**Tujuan Latihan**
Tolong tulis ulang bagian berita tentang putusan MK ini, dimulai dari "Rabu 07 Sep" dan berlanjut hingga "Sjamsoeddin menjadi ilegal.", dengan mengganti nama "Setya Novanto" menjadi "Setnov".
---------- Teks Bacaan ----------
Rabu 07 Sep 2016 22:16 WIB

Gugatan Setnov Dikabulkan MK, Ini Kata Kejakgung

Setya Novanto
Foto: Antara/Puspa Perwitasari
Setya Novanto

REPUBLIKA.CO.ID, JAKARTA -- Mahkamah Konstitusi (MK) mengabulkan dua uji materi Undang-Undang dari permohonan yang diajukan Ketua Umum Partai Golkar, Setya Novanto. Salah satunya yang dikabulkan majelis hakim berkaitan dengan kasus rekaman pembicaraan mengenai perpanjangan PT Freeport Indonesia yang belakangan diteken Kejaksaan Agung. Putusan MK itu menjadikan rekaman penyadapan Novanto oleh Maroef Sjamsoeddin menjadi ilegal.

Dua uji materi yang dikabulka, pertama soal keabsahan rekaman sebagaimana diatur dalam Undang Undang Nomor 11 Tahun 2008 tentang Informasi dan Transaksi Elektronik (UU ITE) dan Undang-Undang Nomor 20 Tahun 2001 tentang Perubahan Atas Undang-Undang Nomor 31 Tahun 1999 Tentang Pemberantasan Tindak Pidana Korupsi (UU Tipikor). Uji materi ini dikabulkan sebagian dengan dua hakim dissenting opinion. Kedua, soal permufakatan jahat sebagaimana diatur Pasal 15 Undang-Undang Nomor 31 Tahun 1999 sebagaimana telah diubah dengan Undang-Undang Nomor 20 Tahun 2001 tentang Pemberantasan Tindak Pidana Korupsi (UU Tipikor).

"Mengabulkan gugatan untuk seluruhnya," ujar Ketua MK, Arief Hidayat, di Gedung Mahkamah Konstitusi, Jl Medan Merdeka Barat, Jakarta Pusat, Rabu (7/9). Dalam amar putusannya, MK menyatakan Pasal 15 UU Tipikor yang menyatakan frasa 'Setiap orang yang melakukan percobaan, pembantuan, atau pemufakatan jahat untuk melakukan tindak pidana korupsi, dipidana dengan pidana yang sama sebagaimana dimaksud Pasal 2, Pasal 3, Pasal 5 sampai dengan Pasal 14'.

Ketentuan tersebut bertentangan dengan norma UUD 195, khususnya Pasal 1 ayat (3) bahwa 'Negara Indonesia adalah negara hukum' dan Pasal Pasal 28D ayat (1) bahwa 'Setiap orang berhak atas pengakuan, jaminan, perlindungan, dan kepastian hukum yang adil serta perlakuan yang sama di hadapan hukum'. Ketentuan Pasal 15 UU Tipikor, khususnya frasa 'pemufakatan jahat' bertentangan dengan UUD 1945 dan tidak mempunyai kekuatan hukum mengikat dengan segala akibat hukumnya, sepanjang tidak ditafsirkan “.... yang mempunyai kualitas dalam hal undang-undang menentukan demikian ....”.
---------- Bagian Data ----------
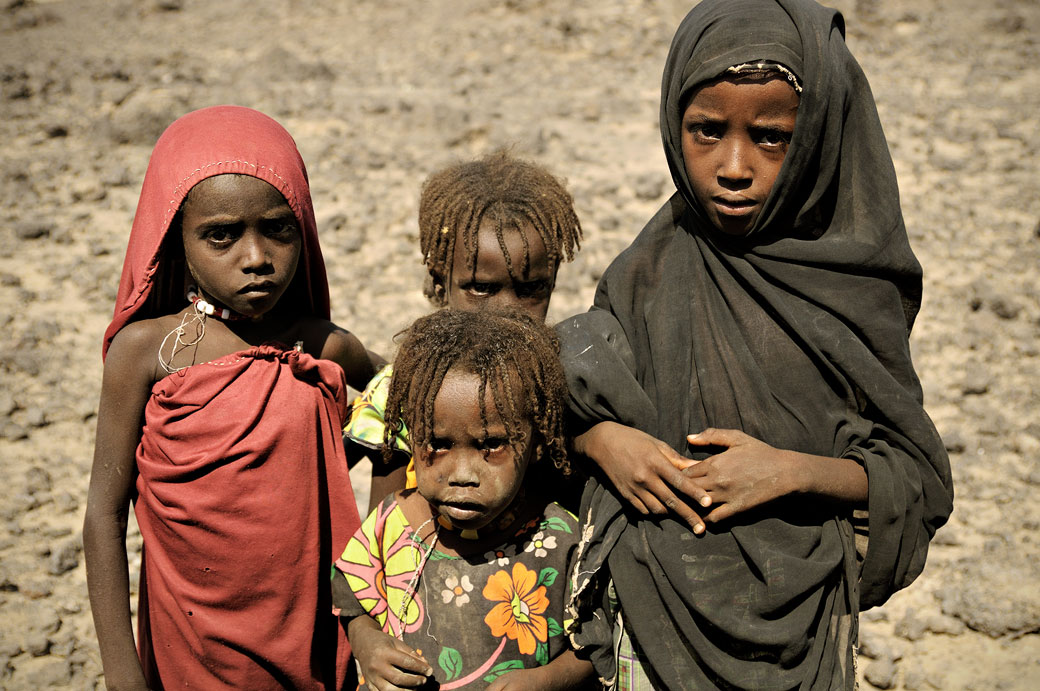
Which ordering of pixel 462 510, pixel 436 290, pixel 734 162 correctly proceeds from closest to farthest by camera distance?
pixel 734 162 → pixel 462 510 → pixel 436 290

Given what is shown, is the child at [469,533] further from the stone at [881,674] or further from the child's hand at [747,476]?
the stone at [881,674]

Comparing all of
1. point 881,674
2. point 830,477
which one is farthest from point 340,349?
point 881,674

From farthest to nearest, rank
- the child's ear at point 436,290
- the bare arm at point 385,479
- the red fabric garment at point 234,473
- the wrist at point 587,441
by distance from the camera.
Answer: the child's ear at point 436,290 < the bare arm at point 385,479 < the red fabric garment at point 234,473 < the wrist at point 587,441

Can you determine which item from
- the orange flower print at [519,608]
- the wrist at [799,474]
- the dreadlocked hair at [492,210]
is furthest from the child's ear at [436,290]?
the wrist at [799,474]

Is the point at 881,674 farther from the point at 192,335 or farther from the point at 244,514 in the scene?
the point at 192,335

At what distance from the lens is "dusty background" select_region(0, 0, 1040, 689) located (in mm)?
3590

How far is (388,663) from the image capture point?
1889 millimetres

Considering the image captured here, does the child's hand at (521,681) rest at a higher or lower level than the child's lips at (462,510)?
lower

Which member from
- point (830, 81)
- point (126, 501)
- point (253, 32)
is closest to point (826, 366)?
point (830, 81)

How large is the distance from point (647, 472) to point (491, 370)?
383 mm

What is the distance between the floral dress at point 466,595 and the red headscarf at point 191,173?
0.75 m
----------
**Jawaban**
Rabu 07 Sep 2016 22:16 WIB

Gugatan Setnov Dikabulkan MK, Ini Kata Kejakgung

Setnov
Foto: Antara/Puspa Perwitasari
Setnov

REPUBLIKA.CO.ID, JAKARTA -- Mahkamah Konstitusi (MK) mengabulkan dua uji materi Undang-Undang dari permohonan yang diajukan Ketua Umum Partai Golkar, Setnov. Salah satunya yang dikabulkan majelis hakim berkaitan dengan kasus rekaman pembicaraan mengenai perpanjangan PT Freeport Indonesia yang belakangan diteken Kejaksaan Agung. Putusan MK itu menjadikan rekaman penyadapan Novanto oleh Maroef Sjamsoeddin menjadi ilegal.